- _Document extract_
════════
The online diary of a gay courtesan.

I do: The countdown…

I can’t believe how nervous and giddy I am…

In 10 weeks I am going to be 36 years old, and I am going to complete a process that began years ago: I am going to marry myself. I first mentioned this on the blog in December, 2010; however, I had the idea in December, 2008. I began a process of paying down fraud debt, and in December, 2009 I selected my engagement band. I took possession of the band and made my announcement. When I picked up the engagement band I also selected the wedding solitaire to accompany it. A year later, in December, 2011 I took possession of that ring as well.

Tonight I finalized the order for what I plan to wear for the ceremony. I don’t care for current men’s fashion – it’s so… drab and uninspired. I wanted to get a formal outfit that I could wear not only for my wedding, but also to special occasions that require socializing in a formal environment. I decided I wanted an outfit with some real character, and I was very happy to find GentlemensEmporium.com, where they focus on styles from the 19th century. Now THAT is an outfit worth wearing out! One must cut a figure, n’est-ce pas?
════════
- _Required task 1_
Reproduce the diary entry about the self-marriage countdown word for word, from its first line to its last.

- _Source data_
════════
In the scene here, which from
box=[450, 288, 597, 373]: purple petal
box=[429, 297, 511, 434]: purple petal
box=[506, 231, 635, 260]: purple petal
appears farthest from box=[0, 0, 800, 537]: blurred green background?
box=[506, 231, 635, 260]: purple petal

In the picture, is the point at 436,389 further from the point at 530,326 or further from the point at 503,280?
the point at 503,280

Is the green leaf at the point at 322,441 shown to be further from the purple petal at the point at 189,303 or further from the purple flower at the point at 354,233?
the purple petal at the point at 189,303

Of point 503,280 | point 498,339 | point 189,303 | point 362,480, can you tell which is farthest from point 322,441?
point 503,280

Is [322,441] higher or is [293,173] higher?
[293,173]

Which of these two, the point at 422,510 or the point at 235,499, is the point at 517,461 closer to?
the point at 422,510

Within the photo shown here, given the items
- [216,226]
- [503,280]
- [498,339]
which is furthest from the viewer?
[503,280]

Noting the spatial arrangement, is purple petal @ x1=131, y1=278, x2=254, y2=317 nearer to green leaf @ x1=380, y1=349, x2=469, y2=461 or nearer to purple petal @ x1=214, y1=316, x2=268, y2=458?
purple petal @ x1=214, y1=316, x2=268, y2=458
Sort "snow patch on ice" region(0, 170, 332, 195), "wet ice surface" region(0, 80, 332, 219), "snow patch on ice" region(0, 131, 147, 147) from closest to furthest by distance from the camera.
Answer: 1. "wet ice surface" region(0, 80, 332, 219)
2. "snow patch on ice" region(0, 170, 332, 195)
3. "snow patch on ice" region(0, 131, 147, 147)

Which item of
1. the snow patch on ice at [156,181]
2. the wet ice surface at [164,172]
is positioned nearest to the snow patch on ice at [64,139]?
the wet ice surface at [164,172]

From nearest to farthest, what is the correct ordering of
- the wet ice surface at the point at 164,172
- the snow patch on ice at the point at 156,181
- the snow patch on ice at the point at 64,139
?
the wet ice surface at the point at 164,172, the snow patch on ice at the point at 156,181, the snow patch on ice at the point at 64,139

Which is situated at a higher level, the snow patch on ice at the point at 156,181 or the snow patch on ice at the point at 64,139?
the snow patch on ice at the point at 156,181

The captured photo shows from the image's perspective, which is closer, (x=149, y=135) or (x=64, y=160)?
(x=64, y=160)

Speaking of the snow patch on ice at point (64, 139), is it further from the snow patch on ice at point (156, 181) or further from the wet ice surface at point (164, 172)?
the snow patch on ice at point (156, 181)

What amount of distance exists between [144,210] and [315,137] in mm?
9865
════════
- _Required task 2_
From the listing, pull out every line that contains the word "furthest", matching its case precisely.

- _Written solution 1_
The online diary of a gay courtesan.

I do: The countdown…

I can’t believe how nervous and giddy I am…

In 10 weeks I am going to be 36 years old, and I am going to complete a process that began years ago: I am going to marry myself. I first mentioned this on the blog in December, 2010; however, I had the idea in December, 2008. I began a process of paying down fraud debt, and in December, 2009 I selected my engagement band. I took possession of the band and made my announcement. When I picked up the engagement band I also selected the wedding solitaire to accompany it. A year later, in December, 2011 I took possession of that ring as well.

Tonight I finalized the order for what I plan to wear for the ceremony. I don’t care for current men’s fashion – it’s so… drab and uninspired. I wanted to get a formal outfit that I could wear not only for my wedding, but also to special occasions that require socializing in a formal environment. I decided I wanted an outfit with some real character, and I was very happy to find GentlemensEmporium.com, where they focus on styles from the 19th century. Now THAT is an outfit worth wearing out! One must cut a figure, n’est-ce pas?

- _Written solution 2_
which is furthest from the viewer?
Sort "snow patch on ice" region(0, 170, 332, 195), "wet ice surface" region(0, 80, 332, 219), "snow patch on ice" region(0, 131, 147, 147) from closest to furthest by distance from the camera.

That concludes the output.